Now I should mention something that is rarely referenced — blacks aren’t the only ones who have been enslaved in our history.  There was a period in the 1600s when boatloads of Irish were shipped over as slaves in conditions not too different from those experienced by Africans.  Even later on the system of indentured servitude came awfully close to slavery when it was abused, when tricks were used to keep servants in debt so that they could never buy their way out of what amounted to slavery.  Much of our early prosperity arose on the backs of exploited and abused people, a system of owning human beings.  When the Moravian Church in Salem during the eighteenth century made that terrible choice to purchase a human being, we took a giant step back from our ideals and our calling.  It doesn’t matter that the church treated slaves better than anyone else, it was a betrayal of our very beliefs.  In 2006 our Synod voted to apologize for our participation in slavery.  But it took us over two hundred years to do the right thing, and in the meantime there were many other ways in which we fell short of the very beliefs that we espoused and preached.

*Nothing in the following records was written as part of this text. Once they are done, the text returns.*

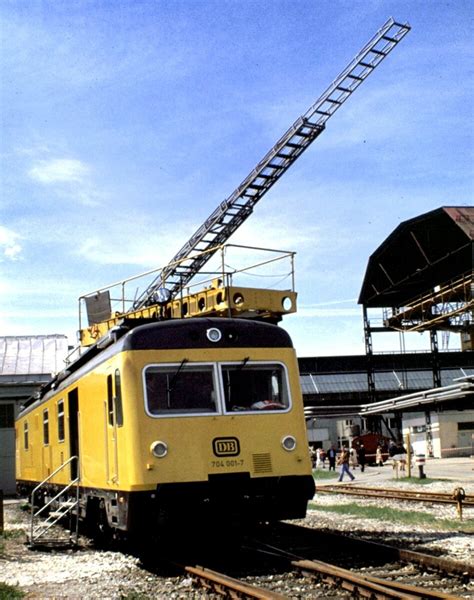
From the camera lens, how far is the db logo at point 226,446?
33.2 ft

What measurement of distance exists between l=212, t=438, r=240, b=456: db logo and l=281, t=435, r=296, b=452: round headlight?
63cm

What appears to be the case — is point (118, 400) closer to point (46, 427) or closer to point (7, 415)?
point (46, 427)

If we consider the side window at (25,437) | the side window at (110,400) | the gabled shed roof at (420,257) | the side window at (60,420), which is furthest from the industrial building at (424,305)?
the side window at (110,400)

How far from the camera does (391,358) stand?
2598 inches

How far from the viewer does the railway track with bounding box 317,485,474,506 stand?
60.5ft

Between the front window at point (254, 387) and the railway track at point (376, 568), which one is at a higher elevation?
the front window at point (254, 387)

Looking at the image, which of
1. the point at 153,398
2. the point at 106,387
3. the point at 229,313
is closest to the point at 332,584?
the point at 153,398

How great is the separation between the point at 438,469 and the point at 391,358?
3221 centimetres

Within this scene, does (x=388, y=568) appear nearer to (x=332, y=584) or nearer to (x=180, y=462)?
(x=332, y=584)

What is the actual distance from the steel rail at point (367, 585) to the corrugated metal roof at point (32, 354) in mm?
25115

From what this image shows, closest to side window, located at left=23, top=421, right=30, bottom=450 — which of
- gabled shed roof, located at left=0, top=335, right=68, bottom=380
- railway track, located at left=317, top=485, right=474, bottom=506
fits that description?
railway track, located at left=317, top=485, right=474, bottom=506

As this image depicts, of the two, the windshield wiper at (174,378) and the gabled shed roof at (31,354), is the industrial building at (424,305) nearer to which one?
the gabled shed roof at (31,354)

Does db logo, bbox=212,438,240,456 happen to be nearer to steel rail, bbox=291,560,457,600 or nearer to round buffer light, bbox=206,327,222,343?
round buffer light, bbox=206,327,222,343

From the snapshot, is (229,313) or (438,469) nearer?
(229,313)
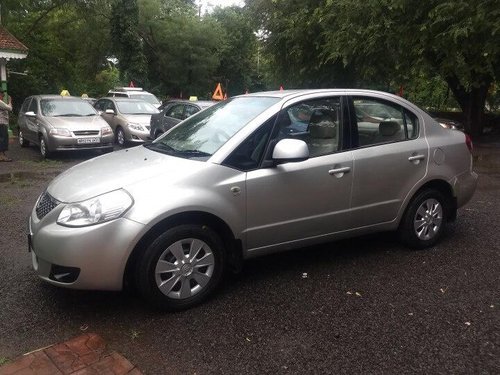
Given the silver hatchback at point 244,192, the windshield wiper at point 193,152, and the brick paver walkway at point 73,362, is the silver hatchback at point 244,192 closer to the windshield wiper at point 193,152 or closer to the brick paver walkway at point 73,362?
the windshield wiper at point 193,152

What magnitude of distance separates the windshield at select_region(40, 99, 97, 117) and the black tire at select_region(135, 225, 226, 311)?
954cm

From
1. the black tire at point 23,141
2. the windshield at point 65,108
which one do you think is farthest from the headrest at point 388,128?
the black tire at point 23,141

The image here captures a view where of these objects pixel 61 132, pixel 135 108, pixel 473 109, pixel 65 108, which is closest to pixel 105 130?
pixel 61 132

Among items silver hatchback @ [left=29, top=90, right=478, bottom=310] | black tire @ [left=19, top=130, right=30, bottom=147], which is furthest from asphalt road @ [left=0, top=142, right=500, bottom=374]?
black tire @ [left=19, top=130, right=30, bottom=147]

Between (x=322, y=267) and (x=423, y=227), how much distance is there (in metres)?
1.21

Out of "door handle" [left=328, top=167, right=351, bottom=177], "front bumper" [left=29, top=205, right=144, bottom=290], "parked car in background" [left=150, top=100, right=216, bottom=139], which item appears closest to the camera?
"front bumper" [left=29, top=205, right=144, bottom=290]

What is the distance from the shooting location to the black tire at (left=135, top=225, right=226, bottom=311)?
3.43m

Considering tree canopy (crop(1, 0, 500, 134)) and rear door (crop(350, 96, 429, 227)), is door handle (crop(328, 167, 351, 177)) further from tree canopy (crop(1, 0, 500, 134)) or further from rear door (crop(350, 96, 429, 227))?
tree canopy (crop(1, 0, 500, 134))

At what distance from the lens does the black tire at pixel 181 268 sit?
3434mm

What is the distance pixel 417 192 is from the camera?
15.8 ft

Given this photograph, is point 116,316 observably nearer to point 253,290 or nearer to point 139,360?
point 139,360

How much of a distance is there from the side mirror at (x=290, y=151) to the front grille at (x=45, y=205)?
5.61ft

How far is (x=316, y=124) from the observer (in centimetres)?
434

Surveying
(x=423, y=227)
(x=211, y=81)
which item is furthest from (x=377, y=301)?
(x=211, y=81)
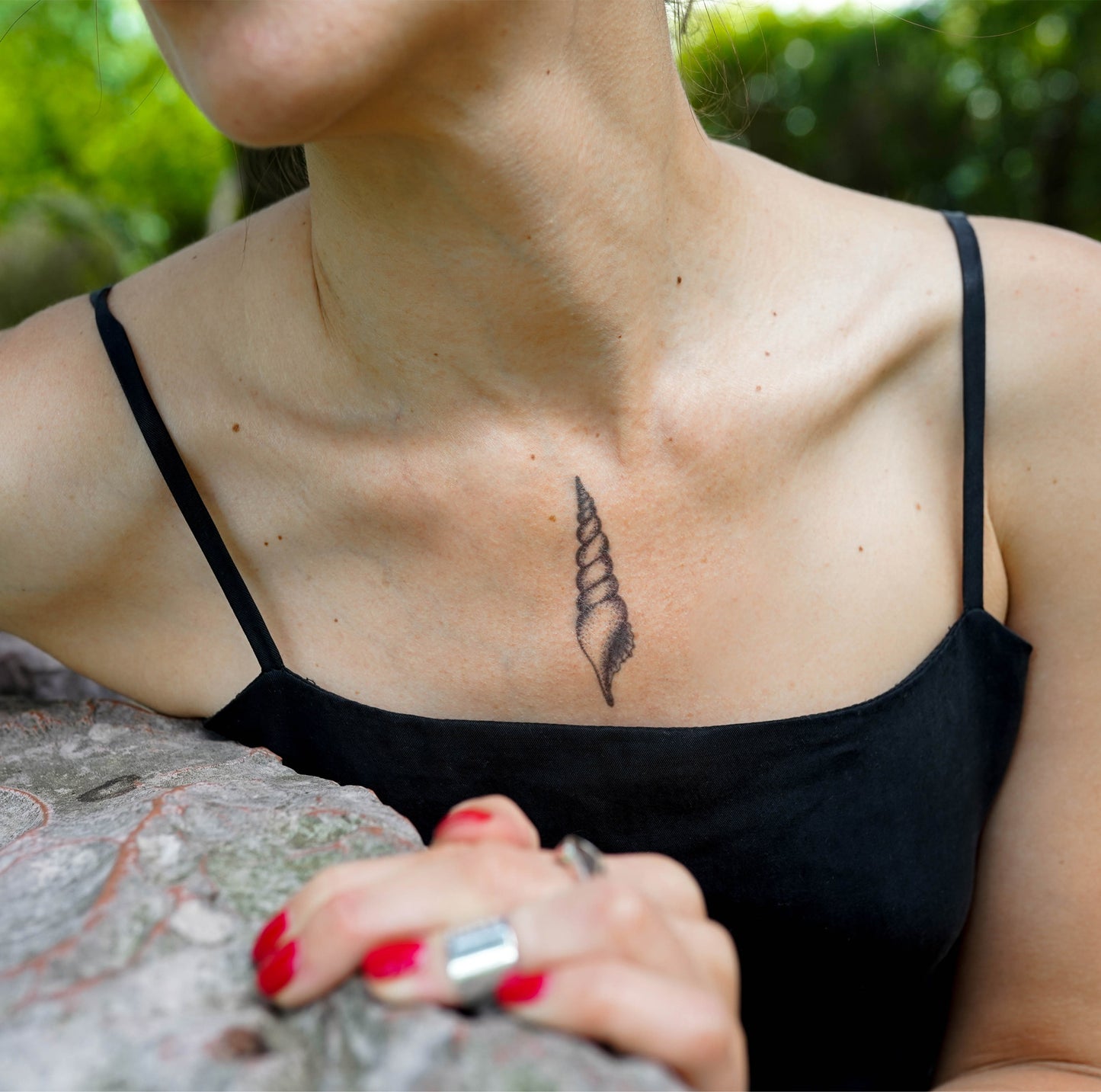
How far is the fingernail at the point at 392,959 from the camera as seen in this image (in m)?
0.78

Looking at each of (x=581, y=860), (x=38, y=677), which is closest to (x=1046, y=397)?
(x=581, y=860)

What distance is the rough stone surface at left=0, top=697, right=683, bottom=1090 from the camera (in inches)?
29.5

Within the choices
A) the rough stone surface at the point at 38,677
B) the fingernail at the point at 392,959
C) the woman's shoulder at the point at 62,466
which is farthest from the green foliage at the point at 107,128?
the fingernail at the point at 392,959

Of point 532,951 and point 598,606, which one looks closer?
point 532,951

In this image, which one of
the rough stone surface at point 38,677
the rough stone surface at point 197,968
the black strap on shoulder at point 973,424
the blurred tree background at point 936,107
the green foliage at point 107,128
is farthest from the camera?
the green foliage at point 107,128

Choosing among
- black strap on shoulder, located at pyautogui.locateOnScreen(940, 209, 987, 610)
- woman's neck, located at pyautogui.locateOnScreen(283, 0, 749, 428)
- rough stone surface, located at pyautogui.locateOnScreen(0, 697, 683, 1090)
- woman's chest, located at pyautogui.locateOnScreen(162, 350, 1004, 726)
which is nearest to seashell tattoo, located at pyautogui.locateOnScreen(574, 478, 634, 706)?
woman's chest, located at pyautogui.locateOnScreen(162, 350, 1004, 726)

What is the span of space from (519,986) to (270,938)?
215mm

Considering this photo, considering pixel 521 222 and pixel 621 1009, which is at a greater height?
pixel 521 222

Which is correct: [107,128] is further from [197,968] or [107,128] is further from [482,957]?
[482,957]

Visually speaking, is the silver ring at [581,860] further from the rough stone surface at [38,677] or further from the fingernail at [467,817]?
the rough stone surface at [38,677]

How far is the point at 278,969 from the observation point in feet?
2.63

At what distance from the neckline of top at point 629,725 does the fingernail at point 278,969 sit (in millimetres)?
735

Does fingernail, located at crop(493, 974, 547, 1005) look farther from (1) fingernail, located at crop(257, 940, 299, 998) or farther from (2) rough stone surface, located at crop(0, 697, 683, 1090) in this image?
(1) fingernail, located at crop(257, 940, 299, 998)

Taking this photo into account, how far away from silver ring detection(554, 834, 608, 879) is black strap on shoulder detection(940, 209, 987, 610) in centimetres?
101
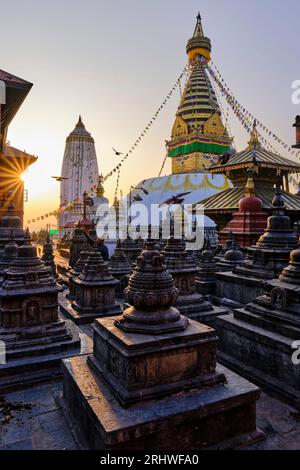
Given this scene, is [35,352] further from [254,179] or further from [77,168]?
[77,168]

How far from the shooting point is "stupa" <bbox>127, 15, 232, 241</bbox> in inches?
1224

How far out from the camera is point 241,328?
14.7 ft

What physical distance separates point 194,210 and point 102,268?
12235mm

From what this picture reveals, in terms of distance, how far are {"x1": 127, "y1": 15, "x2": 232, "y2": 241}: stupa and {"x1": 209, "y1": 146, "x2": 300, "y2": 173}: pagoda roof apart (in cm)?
1109

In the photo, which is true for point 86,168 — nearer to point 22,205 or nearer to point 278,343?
point 22,205

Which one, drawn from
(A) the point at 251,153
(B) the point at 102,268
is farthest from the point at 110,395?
(A) the point at 251,153

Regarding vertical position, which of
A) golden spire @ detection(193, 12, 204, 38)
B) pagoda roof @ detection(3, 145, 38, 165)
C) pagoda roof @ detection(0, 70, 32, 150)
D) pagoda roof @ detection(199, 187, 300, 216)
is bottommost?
pagoda roof @ detection(199, 187, 300, 216)

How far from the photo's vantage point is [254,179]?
1812 cm

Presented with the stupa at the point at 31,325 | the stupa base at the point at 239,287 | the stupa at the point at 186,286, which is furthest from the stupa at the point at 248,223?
the stupa at the point at 31,325

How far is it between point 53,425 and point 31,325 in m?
1.79

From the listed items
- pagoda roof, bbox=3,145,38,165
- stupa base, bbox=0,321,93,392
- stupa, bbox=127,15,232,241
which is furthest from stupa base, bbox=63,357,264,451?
stupa, bbox=127,15,232,241

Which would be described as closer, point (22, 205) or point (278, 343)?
point (278, 343)

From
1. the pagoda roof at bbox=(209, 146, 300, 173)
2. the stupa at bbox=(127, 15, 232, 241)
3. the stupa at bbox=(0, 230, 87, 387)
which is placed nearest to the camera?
the stupa at bbox=(0, 230, 87, 387)

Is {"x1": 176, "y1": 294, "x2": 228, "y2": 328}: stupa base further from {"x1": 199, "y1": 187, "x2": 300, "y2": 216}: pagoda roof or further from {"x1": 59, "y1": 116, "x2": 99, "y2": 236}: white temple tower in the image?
{"x1": 59, "y1": 116, "x2": 99, "y2": 236}: white temple tower
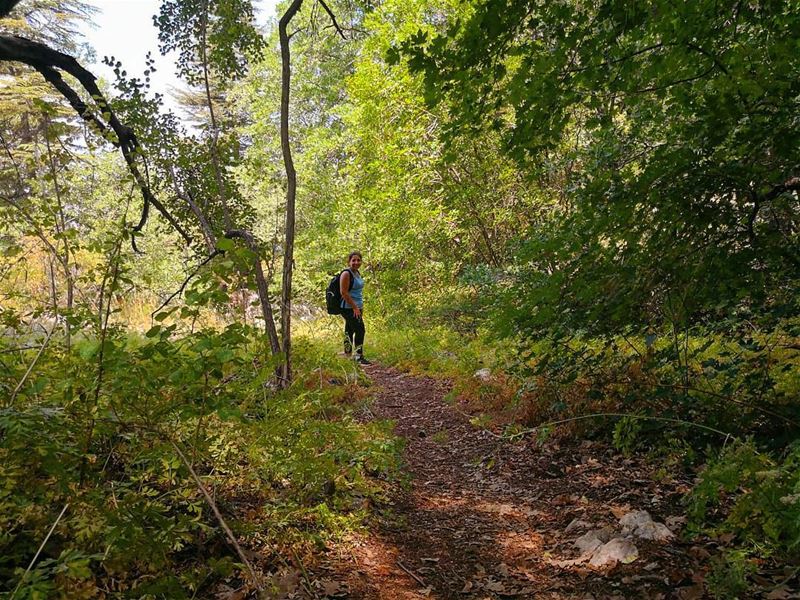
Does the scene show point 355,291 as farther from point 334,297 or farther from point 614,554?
point 614,554

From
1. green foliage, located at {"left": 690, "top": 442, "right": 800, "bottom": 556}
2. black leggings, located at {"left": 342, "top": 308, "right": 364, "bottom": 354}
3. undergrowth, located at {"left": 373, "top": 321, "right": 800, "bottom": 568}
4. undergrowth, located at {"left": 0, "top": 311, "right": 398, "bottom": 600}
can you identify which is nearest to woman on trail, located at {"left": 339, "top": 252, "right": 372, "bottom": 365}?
black leggings, located at {"left": 342, "top": 308, "right": 364, "bottom": 354}

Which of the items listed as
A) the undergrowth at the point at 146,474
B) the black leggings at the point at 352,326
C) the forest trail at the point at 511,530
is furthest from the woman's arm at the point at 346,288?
the undergrowth at the point at 146,474

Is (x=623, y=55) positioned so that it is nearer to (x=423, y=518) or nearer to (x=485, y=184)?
(x=423, y=518)

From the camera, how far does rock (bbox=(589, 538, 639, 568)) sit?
290 centimetres

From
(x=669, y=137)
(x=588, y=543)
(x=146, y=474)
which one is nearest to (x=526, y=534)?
(x=588, y=543)

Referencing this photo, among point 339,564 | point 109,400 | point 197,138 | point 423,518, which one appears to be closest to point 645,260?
point 423,518

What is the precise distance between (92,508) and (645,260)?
347 cm

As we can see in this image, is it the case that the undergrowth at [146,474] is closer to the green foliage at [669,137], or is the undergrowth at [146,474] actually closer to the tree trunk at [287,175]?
the green foliage at [669,137]

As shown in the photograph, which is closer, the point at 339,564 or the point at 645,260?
the point at 339,564

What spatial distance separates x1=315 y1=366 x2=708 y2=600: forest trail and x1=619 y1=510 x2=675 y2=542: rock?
0.06 meters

There are many ways in which our culture has sought to keep different people down, economically and in other ways.  The people who can end racism are those of us with light skin, those who have inherited the prosperity of the past that was created on the backs of slaves.  We’re the only ones who can really put an end to it.   People of color have been demanding it for years.  It is the rest of us who have to get on board.

Sociologists tell us that as we do make progress, those who feel their power and privilege slipping away from them will become anxious and will lash out.  That’s what was going on this last week.  And so it seems that every time we take two steps forward, we take one back.  This last week one hatred-filled young man tried to make us take a step back.  But we must not let hatred win, we must instead take two steps forward, and if God is willing, THREE!  We will persevere, we will move forward.  Let “deliberate speed” now mean that we move forward with a deliberation and determination that cannot be sidelined, that cannot be diverted, not letting anything  – ANYTHING — distract us or dissuade us.  The course of history shall still bend towards justice — and together we will march in that direction.